Geraldo (pictured revealing the battle plan that got him booted from Iraq) wasn't on that night, but the video, narrated and produced by his brother, Craig Rivera, was wrong on a number of facts:
- Wrong fact #1: Craig Rivera narrates the video about the September 16 incident, saying that Blackwater guards used "heavy weapons." Rivera's statement is false. Blackwater diplomatic security support teams in Iraq are not issued heavy weapons. A "heavy weapon" at its lightest is a belt-fed machine gun. Blackwater is not issued such weapons for convoy use. Its men generally carry the M-4 carbine.
- Wrong fact #2: Craig Rivera says in the video that Blackwater used "attack helicopters" in the incident. Several things are wrong with this statement. First, only one helicopter was involved in the incident, so the use of the plural is an exaggeration. Second, Blackwater does not fly attack helicopters in Iraq. The only Blackwater helicopter at the incident was an MH-6 helicopter, nicknamed "Little Bird." The MH-6 is not an attack helicopter.
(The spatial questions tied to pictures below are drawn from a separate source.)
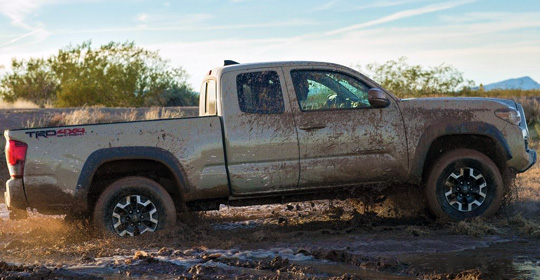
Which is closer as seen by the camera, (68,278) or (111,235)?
(68,278)

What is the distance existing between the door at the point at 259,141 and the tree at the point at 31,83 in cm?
2883

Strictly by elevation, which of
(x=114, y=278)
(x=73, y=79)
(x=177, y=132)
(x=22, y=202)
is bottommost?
(x=114, y=278)

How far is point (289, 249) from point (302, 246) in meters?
0.23

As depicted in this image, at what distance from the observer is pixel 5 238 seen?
840cm

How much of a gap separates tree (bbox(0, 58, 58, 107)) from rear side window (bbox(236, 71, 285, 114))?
2870 cm

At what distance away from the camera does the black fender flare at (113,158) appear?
7.58 meters

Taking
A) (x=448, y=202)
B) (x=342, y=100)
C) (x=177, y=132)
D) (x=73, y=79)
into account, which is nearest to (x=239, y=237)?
(x=177, y=132)

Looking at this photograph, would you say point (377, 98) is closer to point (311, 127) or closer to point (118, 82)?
point (311, 127)

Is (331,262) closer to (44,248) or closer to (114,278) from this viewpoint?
(114,278)

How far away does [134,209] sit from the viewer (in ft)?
25.4

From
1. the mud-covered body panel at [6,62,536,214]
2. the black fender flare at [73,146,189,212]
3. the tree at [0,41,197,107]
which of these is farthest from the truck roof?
the tree at [0,41,197,107]

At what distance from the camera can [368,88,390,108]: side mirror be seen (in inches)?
307

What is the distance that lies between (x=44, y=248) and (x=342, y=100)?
11.5ft

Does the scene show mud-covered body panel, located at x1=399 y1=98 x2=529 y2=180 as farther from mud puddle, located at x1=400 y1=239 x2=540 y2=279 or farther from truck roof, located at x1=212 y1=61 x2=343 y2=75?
mud puddle, located at x1=400 y1=239 x2=540 y2=279
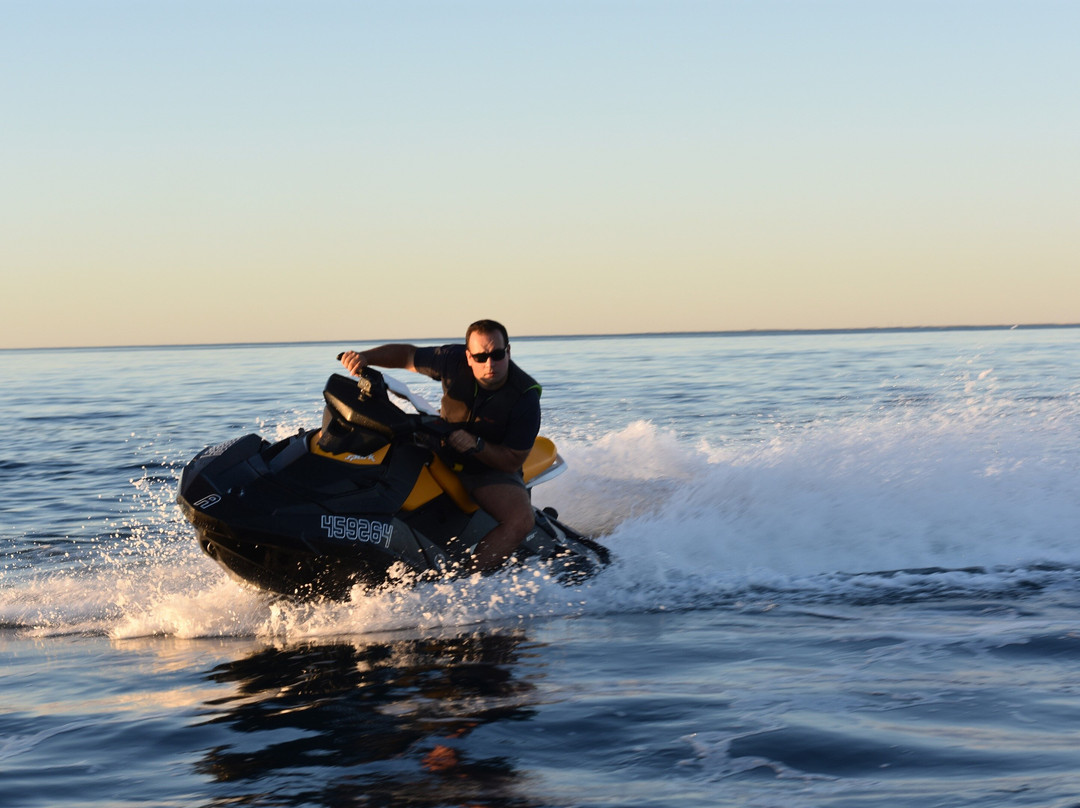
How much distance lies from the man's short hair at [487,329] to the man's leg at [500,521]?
73cm

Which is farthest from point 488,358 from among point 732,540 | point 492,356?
point 732,540

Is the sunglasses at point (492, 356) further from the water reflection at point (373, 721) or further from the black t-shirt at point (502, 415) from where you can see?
the water reflection at point (373, 721)

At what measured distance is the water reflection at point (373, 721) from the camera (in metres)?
3.34

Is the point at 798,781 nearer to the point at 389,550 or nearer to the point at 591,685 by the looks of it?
the point at 591,685

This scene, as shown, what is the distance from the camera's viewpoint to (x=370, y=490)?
506cm

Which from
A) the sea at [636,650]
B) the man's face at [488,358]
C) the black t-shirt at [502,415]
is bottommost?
the sea at [636,650]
According to the Department of Defense Dictionary of Military Terms, an attack helicopter is "A helicopter specifically designed to employ various weapons to attack and destroy enemy targets." The MH-6 was designed as an observer and scout helicopter and can be used as an assault helicopter for special operations, but it is not an attack helicopter. Finally, sources close to the investigation of the incident say that no one aboard the Little Bird fired a shot.
- Wrong fact #3: The mother and brother of Jerry Zovko, a Blackwater contractor killed in Fallujah, were guests on the show, but Rivera's presentation erroneously showed the photo of another Blackwater contractor, Scott Helvenston, who died in the same 2004 incident. Viewers were left with the impression that the picture was of Zovko.
- Wrong fact #4: Rivera calls Blackwater "the most powerful mercenary army in the world." Blackwater does not fit either the legal or dictionary definition mercenary, and it is not an "army." Rivera weasels his way on this one, citing anonymous others as making the label, not himself personally, but as the video shows, this is an editorial tactic to inject his own opinion disguised as others' views.